PM Transcripts

Transcripts from the Prime Ministers of Australia

Abbott, Tony

Period of Service: 18/09/2013 - 15/09/2015
Release Date:
07/06/2014
Release Type:
Speech
Transcript ID:
23549
Location:
Villers-Bretonneux, France
Address to morning tea at Victoria School, Villers-Bretonneux, France

Yesterday, we marked the 70th anniversary of the D-Day landings.

The Normandy landings marked the beginning of the liberation of Europe and led to the final defeat of Nazi Germany.

It’s important to honour the men who fought that day – including the 3000 or so Australians who took part, mostly providing air support to the landings in our own or in British squadrons.

By 1945, there were more than 15,000 Australian air force personnel serving in Europe.

Yesterday, it was a privilege to be in the presence of seven Australian veterans: self-effacing heroes who claimed to be “just doing their job”.

Their job was making the world a safer place where people could live in peace and freedom under a government that they’d elected.

World War Two was a war against conquest; against racial pride; and against any country bullying another just because it could.

We should be grateful for the post-war order, secured by the wartime allies, which has allowed so many nations to build their own futures in peace and freedom.

Subsequent to that victory, the golden rule: to treat others as you would have them treat you, has applied to world affairs in ways unprecedented in human history.

Long may that continue.

But D-Day was by no means Australia’s only contribution to the struggle for freedom and justice in Europe.

Today, at Villers-Bretonneux, we remember a time when Australia helped to shape world history as never before or since.

Here, said the Allied commander-in-chief Marshal Foch, “you saved Amiens, you saved France. Our gratitude will remain ever and always to Australia”.

Today, we honour the Australians of the First World War whose service and sacrifice changed the world and shaped our nation.

From an Australian population of just under five million at the time, 417,000 enlisted, 332,000 served overseas in the First Australian Imperial Force, 152,000 were wounded, and 61,000 never came home.

Of men aged 18 to 42, almost one in two enlisted and, of those who served overseas, almost one in five were killed in action.

Some 46,000 died on the Western Front – almost a thousand of them are in the cemetery here and the names of almost 11,000 who have no known grave are carved on the monument here.

No place on earth has been more “densely sown with Australian sacrifice” than these fields in France.

Our duty to the dead is to remember what they achieved.
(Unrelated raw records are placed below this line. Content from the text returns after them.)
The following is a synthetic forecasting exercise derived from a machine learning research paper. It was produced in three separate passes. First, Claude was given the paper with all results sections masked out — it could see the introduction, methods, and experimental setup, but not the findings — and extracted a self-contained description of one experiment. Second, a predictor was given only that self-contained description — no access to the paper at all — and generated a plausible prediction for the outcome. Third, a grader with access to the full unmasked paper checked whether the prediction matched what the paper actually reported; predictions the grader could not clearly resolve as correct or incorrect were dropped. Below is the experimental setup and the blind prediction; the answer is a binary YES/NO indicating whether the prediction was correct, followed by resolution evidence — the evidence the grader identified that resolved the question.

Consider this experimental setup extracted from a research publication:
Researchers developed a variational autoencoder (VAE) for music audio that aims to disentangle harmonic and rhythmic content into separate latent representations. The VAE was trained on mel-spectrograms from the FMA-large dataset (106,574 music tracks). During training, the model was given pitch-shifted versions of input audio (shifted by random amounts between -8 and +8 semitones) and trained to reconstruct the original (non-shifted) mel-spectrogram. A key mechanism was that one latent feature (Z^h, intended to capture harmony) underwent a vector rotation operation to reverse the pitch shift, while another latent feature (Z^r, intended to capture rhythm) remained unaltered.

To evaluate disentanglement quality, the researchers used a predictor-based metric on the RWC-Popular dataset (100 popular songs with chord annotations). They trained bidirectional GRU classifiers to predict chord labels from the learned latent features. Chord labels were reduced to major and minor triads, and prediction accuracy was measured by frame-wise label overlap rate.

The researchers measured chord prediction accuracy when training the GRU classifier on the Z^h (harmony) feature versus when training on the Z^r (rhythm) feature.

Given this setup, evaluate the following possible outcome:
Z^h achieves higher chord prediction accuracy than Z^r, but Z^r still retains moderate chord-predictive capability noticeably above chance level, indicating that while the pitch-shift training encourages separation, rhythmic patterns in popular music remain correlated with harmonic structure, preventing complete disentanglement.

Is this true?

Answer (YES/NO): YES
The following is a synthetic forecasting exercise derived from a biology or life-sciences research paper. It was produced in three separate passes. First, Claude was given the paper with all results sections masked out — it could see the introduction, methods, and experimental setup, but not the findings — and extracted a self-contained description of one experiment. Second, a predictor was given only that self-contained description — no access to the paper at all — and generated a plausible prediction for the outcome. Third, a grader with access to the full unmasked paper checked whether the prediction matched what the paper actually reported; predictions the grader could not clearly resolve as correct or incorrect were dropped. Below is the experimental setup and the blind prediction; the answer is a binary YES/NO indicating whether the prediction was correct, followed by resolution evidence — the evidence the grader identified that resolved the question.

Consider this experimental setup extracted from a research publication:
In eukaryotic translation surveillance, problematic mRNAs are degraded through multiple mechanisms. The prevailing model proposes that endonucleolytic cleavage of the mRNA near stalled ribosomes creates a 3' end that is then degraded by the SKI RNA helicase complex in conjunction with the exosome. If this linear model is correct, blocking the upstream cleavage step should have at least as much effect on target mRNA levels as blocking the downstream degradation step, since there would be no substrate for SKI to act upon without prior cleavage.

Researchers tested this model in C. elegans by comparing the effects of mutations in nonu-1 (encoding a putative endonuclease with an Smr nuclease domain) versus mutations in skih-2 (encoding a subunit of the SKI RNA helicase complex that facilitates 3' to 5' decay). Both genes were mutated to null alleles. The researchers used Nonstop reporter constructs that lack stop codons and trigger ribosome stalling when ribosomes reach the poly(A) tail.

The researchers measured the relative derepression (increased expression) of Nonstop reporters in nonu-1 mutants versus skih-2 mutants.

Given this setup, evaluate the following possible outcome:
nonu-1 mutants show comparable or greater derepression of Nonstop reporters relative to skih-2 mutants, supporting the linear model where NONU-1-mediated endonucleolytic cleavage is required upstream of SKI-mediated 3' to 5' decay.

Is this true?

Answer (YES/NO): NO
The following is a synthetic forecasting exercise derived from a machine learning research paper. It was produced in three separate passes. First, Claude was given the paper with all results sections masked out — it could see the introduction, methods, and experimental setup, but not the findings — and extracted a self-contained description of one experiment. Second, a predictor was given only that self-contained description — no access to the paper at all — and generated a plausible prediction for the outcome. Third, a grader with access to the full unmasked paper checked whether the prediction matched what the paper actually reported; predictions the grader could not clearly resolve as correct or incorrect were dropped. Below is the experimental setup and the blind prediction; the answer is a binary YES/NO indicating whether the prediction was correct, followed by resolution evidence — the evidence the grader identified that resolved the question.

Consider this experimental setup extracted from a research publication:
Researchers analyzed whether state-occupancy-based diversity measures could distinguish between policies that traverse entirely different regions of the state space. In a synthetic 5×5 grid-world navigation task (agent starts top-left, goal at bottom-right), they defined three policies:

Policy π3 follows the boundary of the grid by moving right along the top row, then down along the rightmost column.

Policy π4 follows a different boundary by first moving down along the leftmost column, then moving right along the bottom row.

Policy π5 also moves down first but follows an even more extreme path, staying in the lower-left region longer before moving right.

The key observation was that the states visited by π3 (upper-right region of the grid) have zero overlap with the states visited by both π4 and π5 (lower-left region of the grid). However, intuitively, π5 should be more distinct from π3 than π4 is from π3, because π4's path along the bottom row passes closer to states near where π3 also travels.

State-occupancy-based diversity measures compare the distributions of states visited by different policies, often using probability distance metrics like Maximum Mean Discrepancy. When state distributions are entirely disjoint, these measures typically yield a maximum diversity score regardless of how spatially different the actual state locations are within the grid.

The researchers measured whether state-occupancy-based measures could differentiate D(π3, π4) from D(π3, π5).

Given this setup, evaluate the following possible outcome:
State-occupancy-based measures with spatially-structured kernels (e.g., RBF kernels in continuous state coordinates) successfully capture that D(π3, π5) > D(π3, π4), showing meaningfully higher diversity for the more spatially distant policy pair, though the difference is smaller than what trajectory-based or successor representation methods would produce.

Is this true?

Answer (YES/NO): NO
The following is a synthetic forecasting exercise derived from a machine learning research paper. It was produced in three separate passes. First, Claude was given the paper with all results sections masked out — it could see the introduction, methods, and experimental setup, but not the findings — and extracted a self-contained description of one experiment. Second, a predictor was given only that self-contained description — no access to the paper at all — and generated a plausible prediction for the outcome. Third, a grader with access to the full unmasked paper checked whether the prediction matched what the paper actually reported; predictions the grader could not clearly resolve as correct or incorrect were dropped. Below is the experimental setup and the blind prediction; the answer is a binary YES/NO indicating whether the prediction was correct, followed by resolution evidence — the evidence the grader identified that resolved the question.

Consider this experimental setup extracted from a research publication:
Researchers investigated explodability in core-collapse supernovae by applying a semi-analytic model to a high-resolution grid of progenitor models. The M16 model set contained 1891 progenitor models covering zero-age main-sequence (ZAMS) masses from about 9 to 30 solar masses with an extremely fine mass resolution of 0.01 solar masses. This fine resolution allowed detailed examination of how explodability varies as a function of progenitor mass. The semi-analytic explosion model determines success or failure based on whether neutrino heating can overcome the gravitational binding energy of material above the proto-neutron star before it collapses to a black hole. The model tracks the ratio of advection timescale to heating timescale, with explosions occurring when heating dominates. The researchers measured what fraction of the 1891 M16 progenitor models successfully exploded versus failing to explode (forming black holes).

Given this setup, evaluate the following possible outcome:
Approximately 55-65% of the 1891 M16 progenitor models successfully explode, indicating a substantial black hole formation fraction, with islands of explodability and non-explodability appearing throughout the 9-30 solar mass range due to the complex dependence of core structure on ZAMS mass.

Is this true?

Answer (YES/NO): NO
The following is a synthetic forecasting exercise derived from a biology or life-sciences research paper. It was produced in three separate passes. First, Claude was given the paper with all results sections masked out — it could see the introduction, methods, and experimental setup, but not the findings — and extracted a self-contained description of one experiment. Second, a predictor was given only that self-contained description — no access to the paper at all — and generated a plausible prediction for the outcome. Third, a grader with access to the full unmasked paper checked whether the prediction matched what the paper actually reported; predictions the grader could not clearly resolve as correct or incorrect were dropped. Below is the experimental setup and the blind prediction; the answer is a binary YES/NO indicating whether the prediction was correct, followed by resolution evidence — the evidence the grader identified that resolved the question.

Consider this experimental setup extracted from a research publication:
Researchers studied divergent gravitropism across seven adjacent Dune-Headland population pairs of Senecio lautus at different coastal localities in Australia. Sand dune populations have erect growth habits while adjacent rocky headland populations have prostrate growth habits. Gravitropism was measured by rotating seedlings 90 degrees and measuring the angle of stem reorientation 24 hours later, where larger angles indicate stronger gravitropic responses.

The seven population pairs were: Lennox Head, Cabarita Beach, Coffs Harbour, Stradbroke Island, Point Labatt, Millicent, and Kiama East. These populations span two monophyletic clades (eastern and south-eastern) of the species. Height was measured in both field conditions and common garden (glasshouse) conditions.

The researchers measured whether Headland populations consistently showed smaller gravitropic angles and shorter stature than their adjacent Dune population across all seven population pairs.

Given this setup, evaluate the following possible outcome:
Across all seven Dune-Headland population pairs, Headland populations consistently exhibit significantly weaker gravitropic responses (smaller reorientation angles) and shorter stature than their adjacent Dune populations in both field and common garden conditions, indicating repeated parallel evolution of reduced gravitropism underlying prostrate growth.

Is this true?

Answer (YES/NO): NO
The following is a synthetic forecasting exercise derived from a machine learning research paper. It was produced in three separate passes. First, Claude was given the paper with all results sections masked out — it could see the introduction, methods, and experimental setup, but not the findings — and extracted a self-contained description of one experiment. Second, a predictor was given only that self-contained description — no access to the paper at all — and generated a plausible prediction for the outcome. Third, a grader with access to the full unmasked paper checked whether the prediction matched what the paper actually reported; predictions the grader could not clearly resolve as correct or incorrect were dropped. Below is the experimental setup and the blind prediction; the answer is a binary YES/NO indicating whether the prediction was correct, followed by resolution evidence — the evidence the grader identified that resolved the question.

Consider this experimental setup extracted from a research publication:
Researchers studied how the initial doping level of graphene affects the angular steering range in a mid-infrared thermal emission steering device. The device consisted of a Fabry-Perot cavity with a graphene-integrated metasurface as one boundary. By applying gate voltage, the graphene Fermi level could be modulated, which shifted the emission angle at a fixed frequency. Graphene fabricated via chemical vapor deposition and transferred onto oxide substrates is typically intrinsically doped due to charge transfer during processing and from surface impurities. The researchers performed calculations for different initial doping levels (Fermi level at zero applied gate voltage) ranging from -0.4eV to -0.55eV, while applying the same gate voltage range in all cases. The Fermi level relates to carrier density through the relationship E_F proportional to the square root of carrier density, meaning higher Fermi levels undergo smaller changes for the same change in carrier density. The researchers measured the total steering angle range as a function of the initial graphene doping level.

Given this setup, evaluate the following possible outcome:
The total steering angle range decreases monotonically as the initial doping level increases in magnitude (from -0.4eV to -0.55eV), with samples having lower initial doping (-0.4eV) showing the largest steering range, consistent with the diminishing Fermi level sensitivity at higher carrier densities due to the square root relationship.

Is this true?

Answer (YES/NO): YES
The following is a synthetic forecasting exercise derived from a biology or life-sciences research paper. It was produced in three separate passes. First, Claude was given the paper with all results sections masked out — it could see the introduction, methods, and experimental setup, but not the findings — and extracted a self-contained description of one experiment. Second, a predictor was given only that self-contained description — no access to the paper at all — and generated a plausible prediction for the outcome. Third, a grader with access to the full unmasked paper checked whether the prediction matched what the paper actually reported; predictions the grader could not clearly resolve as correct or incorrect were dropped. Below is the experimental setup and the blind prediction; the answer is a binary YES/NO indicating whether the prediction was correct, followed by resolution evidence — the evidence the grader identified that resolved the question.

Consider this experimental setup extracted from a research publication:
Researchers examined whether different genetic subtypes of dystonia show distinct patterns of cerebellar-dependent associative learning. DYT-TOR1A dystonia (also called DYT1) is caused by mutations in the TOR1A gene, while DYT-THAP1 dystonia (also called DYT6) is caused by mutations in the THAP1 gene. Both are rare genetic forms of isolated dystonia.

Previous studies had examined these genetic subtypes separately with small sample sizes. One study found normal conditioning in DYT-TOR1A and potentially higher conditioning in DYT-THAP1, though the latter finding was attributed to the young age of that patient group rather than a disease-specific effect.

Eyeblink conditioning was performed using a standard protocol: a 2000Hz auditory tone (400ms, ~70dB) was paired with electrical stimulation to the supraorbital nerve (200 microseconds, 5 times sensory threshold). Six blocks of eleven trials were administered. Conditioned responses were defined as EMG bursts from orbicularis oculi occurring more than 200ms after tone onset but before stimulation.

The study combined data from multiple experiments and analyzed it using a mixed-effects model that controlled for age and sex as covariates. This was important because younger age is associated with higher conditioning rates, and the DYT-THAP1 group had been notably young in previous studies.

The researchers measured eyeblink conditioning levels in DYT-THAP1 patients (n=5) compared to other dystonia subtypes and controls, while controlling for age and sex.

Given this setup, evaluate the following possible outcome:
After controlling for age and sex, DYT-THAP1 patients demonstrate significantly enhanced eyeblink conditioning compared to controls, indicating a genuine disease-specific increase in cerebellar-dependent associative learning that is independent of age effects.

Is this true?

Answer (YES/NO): YES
In the final six months of World War One, the five divisions of the Australian corps bested no fewer than 39 enemy divisions, took 29,000 prisoners, captured 338 guns and advanced over more than 40 miles of contested ground.

They comprised less than 10 per cent of total British Empire forces but made almost a quarter of all the gains in the war’s decisive final months.

It’s the only time Australia’s forces have been in the main battles of the main war theatre and made a major difference to its outcome.

Their commander, General Sir John Monash, brought organisation and technology to the battlefield to break the stalemate of trench warfare and the futility of men charging against barbed wire and machine guns.

Prime Minister Lloyd George called him the “most resourceful general in the whole of the British Army”.

Australians should be as familiar with the story of the western front as we are with Gallipoli.

Australians should be at least as familiar with the achievements of Monash as we are with the heroism of John Simpson Kirkpatrick.

Australians should congregate here, every April 25th, no less than at Anzac Cove.

And on Anzac Day four years hence, the centenary of the Battle of Villers-Bretonneux, I’m sure they will.

Because that’s the day, all going well, a new interpretive centre, the Sir John Monash centre, will open here on the principal site that Monash and his fellow soldiers chose to dedicate to their comrades’ service and sacrifice.

As the historian Les Carlyon has said, if we remember them – if we remember what they did – they are still alive in our hearts.